J’ai donc décidé d’en savoir plus sur ces oiseaux que nous sommes nombreux, avouons-le, à voir davantage comme des rats-volants, qui ont souvent le malheur de laisser trace de leur passage sur nos épaules, (au mieux), que comme des athlètes de haut niveau.
Oui mais au sens propre rassurez-vous (j’en suis pas encore là) ! On se prend pour des pigeons, parce qu’on en a beaucoup entendu parler ces derniers jours dans l’actualité : d’abord la découverte en Alsace d’un message militaire manuscrit datant de 1910, probablement perdu par un pigeon voyageur, et puis dimanche cette somme hallucinante, et record : 1,6 millions d’euros aux enchères pour “New Kim”, une pigeonne championne, l’un des cracks européens des concours colombophiles parait-il, les courses de pigeons voyageurs, élevée en Belgique et vendue à un chinois, car le pays est en pleine “passion pigeons”.
Et qu’avez-vous trouvé alors ?
Et bien figurez-vous que dans son Histoire de la domestication animale, qui vient de sortir et que vous pouvez aller récupérer à la porte de votre libraire, l’historienne des sciences Valérie Chansigaud consacre tout un chapitre aux pigeons, qui ont de très nombreuses variations génétiques - que ce soit le bec, le crâne, la couleur ou la masse corporelle, car la quasi majorité des 47 millions de spécimens comptés en 2015 par la FAO, sur tous les continents, a croisé notre route à un moment ou à un autre…
C’est en Egypte que remontent les premières traces d’élevage il y a 4 000 ans, pour être consommés et sacrifiés dans certains rites.

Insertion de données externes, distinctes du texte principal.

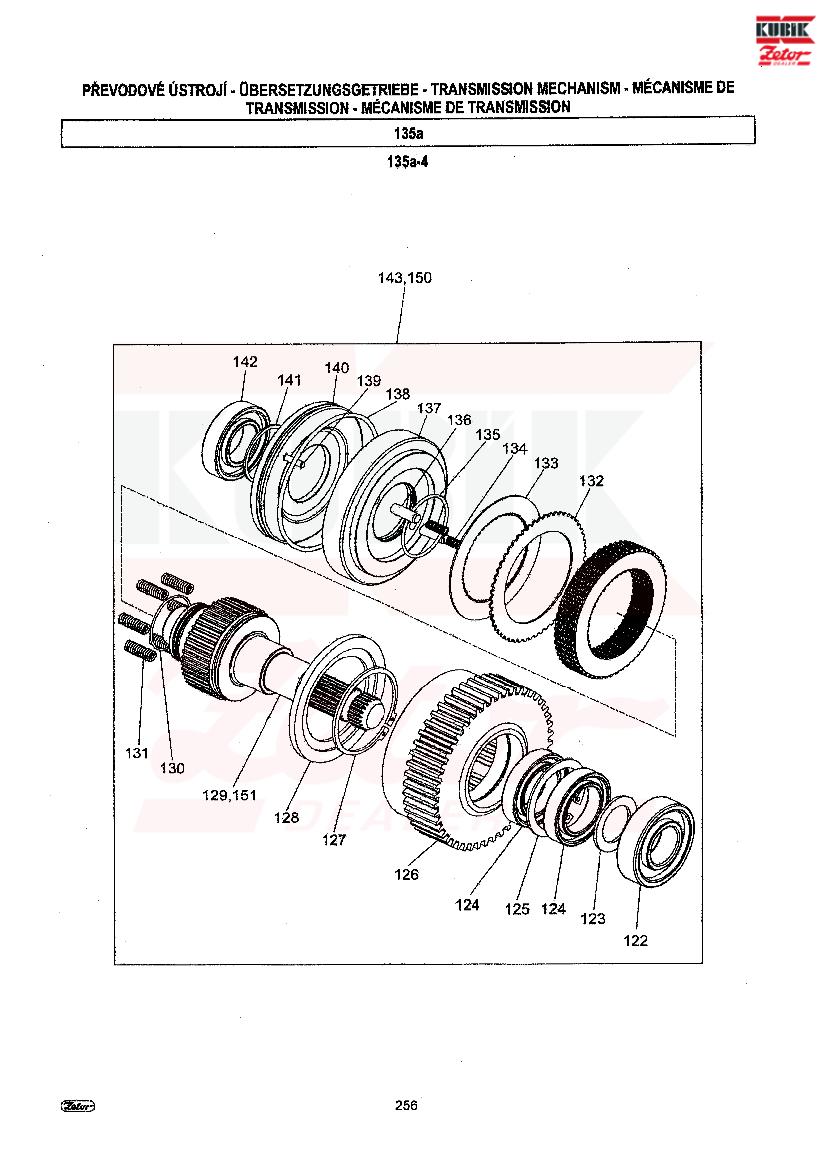 KUBIK
Zetor
DEALER

PŘEVODOVÉ ÚSTROJÍ - ÜBERSETZUNGSGETRIEBE - TRANSMISSION MECHANISM - MÉCANISME DE TRANSMISSION - MÉCANISME DE TRANSMISSION

135a

135a-4

143,150
142
141
140
139
138
137
136
135
134
133
132
131
130
129,151
128
127
126
124
125
124
123
122

Zetor

256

Mais il faudra attendre le 17è siècle pour voir les pigeons en Europe, où, à travers les époques, on les domestique pour les admirer, les consommer ou en faire des outils de communication - les fameux pigeons voyageurs, avec le Tippler qui peut voler jusqu’à 22h, ou le Tumbler capable, lui, de faire des pirouettes en l’air. Pas mal !

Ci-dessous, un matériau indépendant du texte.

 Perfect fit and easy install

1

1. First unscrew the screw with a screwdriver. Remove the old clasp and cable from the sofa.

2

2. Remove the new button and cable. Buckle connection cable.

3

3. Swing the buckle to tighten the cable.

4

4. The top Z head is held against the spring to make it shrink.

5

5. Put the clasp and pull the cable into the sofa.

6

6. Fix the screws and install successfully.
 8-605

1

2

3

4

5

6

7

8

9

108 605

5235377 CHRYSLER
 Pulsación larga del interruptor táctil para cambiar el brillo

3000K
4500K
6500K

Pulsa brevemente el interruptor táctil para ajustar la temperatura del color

Mais comment le pigeon perd-il sa bonne réputation ?
La rançon du succès, ou presque… Trop nombreux ces pigeons biset (columba livia) la plus répandue des 350 espèces… Ils prolifèrent dans les villes, et deviennent au début du 20ème siècle des intrus insupportables et potentiels vecteurs de maladies qu’il faut donc é-li-mi-ner ! A New York on bannit par exemple les élevages sur les toits des immeubles dans les années 30, avant d’organiser carrément des campagnes d’empoisonnement à la strychnine, extrêmement toxique…

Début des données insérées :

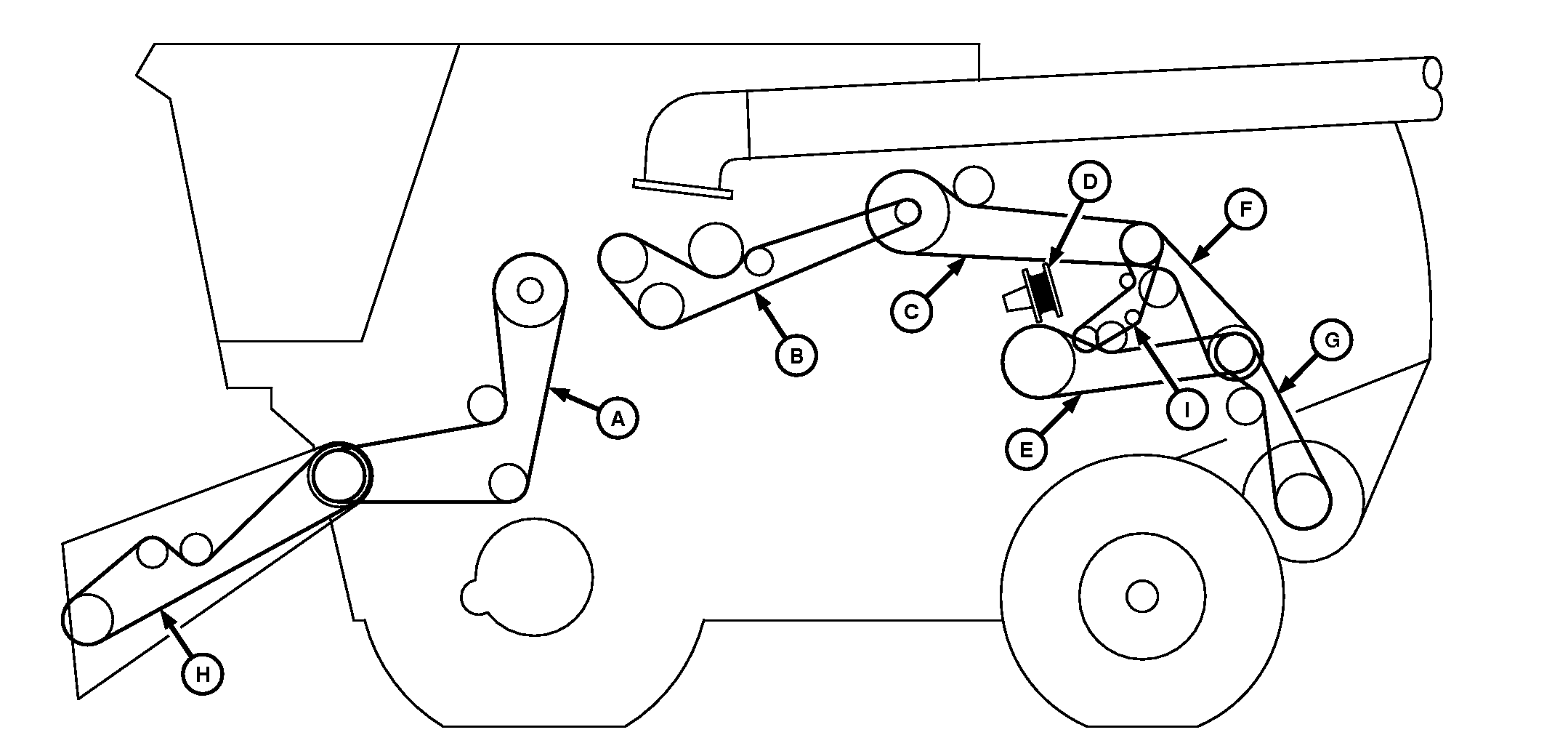 D
F
C
B
G
A
I
E
H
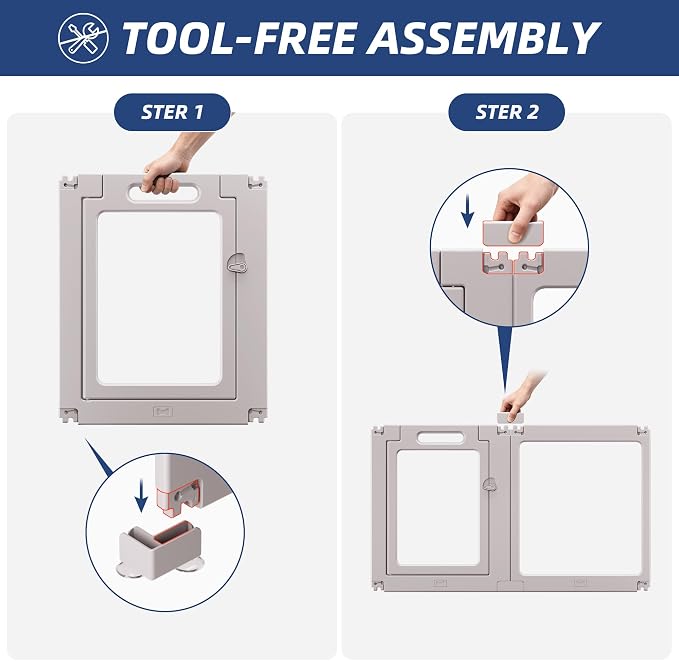 TOOL-FREE ASSEMBLY

STER 1

STER 2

Evidemment, beaucoup condamnent une inacceptable cruauté, c’est la scission entre "amour et détestation" du pigeon, titre du chapitre dans cette passionnante Histoire de la domestication, sujet de société hautement sensible, philosophique et plein de curiosités dont on parlera cet après-midi dans la Terre au Carré… vous comprendrez même comment le chihuaha peut descendre du loup.